After Buenavista, we drove for some time into the jungle on a very bumpy road to finally arrive at Finca San Diego. A finca is a sort of small plantation or country estate. The spry, 78 year old running this place is precious and greets everyone with a hug right as you get out of the transport van. The place is nice, homey, and the food is to die for! She likes to say she cooks from the heart, and she is full of chatter about all sorts of things and gives good wisdom to us. She tells us it’s important to remember the good things that happened in life and hang on to those and the people that shared those good times with us. I suppose that may be the difference between old people with a gleam in their eye verses old people whose eyes seem glazed over – which parts of their life they hang onto.








































Feb 14
Today we slept in before having a beautiful breakfast with la Señora Yolanda. I slept extra good and the whole world seems so right and peaceful. After breakfast we traveled to a horse ranch where we road horses in the most beautiful landscape I could imagine riding horses in. My horse, Pabarron, was very nice and easy going and we bonded well. We stopped for lunch in town, but I was still full from the huge breakfast spread, so I just had a carrot cake. We made it back to the finca around mid afternoon and had the rest of the day to lounge around the estate. I took a nice nap in the hammock and did some bird watching.
Feb 15
This morning we had one last beautiful breakfast with la Señora Yolanda before we drove out to a town called Salento. From there we took jeeps out to a coffee farm. I rode on the back of the jeep standing up and hanging on. It was beautiful. We toured the coffee plantation of Ocaso and learned a lot. I made several notes about what to do differently with various methods of coffee preparation, and of course the coffee was delicious.

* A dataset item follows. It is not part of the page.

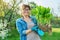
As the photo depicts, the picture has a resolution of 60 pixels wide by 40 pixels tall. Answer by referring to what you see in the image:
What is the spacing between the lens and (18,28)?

After returning in the jeep to Salento, we played a Colombian game called Tejo. Something like horseshoes only you’re trying to hit a metal ring that has packets of gunpowder sitting on it. When you make a good throw, the gunpowder explodes and you get 3 points. I actually won the game against the whole group because of one really lucky throw where I got an explosion plus my metal rock landed in the middle of the ring, so I got 13 points from that one throw.
The finca tonight is comfortable. I’m thankful for having a single room. I was thinking I’d share a room to save money, but since there are no other guys on this trip, they let me have a single room for only $100 more. Now I realized I’m very fortunate to have it because you spend all day with the group so when you get a chance for some alone time, you really appreciate it.